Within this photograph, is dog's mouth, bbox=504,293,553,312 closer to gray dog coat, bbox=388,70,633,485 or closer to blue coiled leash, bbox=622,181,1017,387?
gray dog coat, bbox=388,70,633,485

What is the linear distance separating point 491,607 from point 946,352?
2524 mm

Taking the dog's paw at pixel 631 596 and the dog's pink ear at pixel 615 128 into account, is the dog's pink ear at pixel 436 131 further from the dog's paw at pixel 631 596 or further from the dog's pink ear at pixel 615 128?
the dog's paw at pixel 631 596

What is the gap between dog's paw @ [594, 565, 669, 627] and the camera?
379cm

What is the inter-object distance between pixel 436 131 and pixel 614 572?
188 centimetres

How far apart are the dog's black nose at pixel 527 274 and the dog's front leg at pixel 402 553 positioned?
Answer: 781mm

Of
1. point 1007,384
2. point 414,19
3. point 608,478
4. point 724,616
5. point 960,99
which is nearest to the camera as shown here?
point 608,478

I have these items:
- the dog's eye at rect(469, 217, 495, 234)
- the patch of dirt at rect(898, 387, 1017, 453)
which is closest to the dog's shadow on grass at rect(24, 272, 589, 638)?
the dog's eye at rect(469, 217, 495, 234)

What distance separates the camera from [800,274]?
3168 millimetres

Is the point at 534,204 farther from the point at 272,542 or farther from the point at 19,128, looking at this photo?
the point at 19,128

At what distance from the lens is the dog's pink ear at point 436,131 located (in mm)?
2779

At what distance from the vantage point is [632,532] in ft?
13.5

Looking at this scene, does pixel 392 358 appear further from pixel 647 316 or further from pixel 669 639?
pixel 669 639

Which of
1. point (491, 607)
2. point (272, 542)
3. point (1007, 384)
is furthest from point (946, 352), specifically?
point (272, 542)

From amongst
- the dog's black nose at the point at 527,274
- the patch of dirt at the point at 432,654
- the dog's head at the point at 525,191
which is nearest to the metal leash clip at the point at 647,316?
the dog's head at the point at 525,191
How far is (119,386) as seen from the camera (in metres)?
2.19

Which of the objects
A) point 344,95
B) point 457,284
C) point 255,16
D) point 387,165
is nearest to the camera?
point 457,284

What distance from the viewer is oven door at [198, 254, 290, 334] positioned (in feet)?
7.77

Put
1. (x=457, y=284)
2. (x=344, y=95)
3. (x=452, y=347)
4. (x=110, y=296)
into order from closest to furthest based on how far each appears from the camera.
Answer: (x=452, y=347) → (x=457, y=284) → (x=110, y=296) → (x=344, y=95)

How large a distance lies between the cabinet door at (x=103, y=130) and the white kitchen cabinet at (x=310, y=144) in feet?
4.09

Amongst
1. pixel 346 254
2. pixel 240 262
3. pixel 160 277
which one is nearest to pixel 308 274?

== Task description ==
Can you copy out everything from the line containing "What is the gap" down to the end of the material, word for word?

== Output ==
What is the gap between dog's paw @ [594, 565, 669, 627] and the camera?
379cm

What is the inter-object distance between pixel 436 131 and pixel 614 572?
188 centimetres

How far apart are the dog's black nose at pixel 527 274 and the dog's front leg at pixel 402 553 positioned?
Answer: 781mm

Of
1. point 1007,384
2. point 414,19
3. point 608,478
4. point 724,616
5. point 960,99
which is nearest to the camera as shown here?
point 608,478

I have these items:
- the dog's eye at rect(469, 217, 495, 234)
- the patch of dirt at rect(898, 387, 1017, 453)
which is closest to the dog's shadow on grass at rect(24, 272, 589, 638)?
the dog's eye at rect(469, 217, 495, 234)

What distance separates the camera from [800,274]?
3168 millimetres

Is the point at 534,204 farther from the point at 272,542 or farther from the point at 19,128, looking at this photo?
the point at 19,128

At what distance from the lens is the dog's pink ear at point 436,131 located (in mm)?
2779

At what distance from the vantage point is [632,532] in ft?
13.5

Looking at this scene, does pixel 392 358 appear further from pixel 647 316 or further from pixel 669 639?
pixel 669 639

Which of
1. point (491, 607)
2. point (272, 542)
3. point (1007, 384)
is furthest from point (946, 352), specifically?
point (272, 542)

From amongst
- the dog's black nose at the point at 527,274
- the patch of dirt at the point at 432,654
- the dog's head at the point at 525,191
which is nearest to the metal leash clip at the point at 647,316?
the dog's head at the point at 525,191
How far is (119,386) as seen from the camera (in metres)?
2.19

Which of the objects
A) point 344,95
B) point 457,284
C) point 255,16
D) point 387,165
is nearest to the camera?
point 457,284

What distance from the viewer is oven door at [198, 254, 290, 334] positioned (in feet)?
7.77

Put
1. (x=457, y=284)
2. (x=344, y=95)
3. (x=452, y=347)
4. (x=110, y=296)
into order from closest to furthest based on how far each appears from the camera.
Answer: (x=452, y=347) → (x=457, y=284) → (x=110, y=296) → (x=344, y=95)

How large a distance lies between the cabinet door at (x=103, y=130) and the white kitchen cabinet at (x=310, y=144) in feet?
4.09

Amongst
1. pixel 346 254
2. pixel 240 262
3. pixel 160 277
which one is nearest to pixel 308 274?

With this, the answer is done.